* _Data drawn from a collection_
§ §

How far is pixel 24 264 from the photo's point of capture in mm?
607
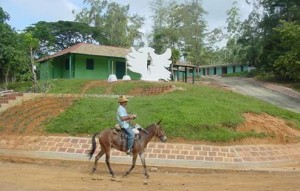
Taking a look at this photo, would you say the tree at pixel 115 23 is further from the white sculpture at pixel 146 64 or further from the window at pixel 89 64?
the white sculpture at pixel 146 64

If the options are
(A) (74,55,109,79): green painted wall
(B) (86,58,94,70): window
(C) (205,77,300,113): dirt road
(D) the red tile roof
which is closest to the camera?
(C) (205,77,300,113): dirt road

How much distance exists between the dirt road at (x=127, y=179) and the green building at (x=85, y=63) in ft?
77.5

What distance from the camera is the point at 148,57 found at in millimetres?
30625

§ §

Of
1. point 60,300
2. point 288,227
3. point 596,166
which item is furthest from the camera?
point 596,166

§ §

* _Brief_
Please pull out every line of the entries above that contains the word "pixel" and copy each one unchanged.

* _Solution to the problem_
How far is pixel 24 264 from the photo's point of capture in mm?
Taking a look at this photo, would you say the tree at pixel 115 23 is further from the white sculpture at pixel 146 64 or further from the window at pixel 89 64?
the white sculpture at pixel 146 64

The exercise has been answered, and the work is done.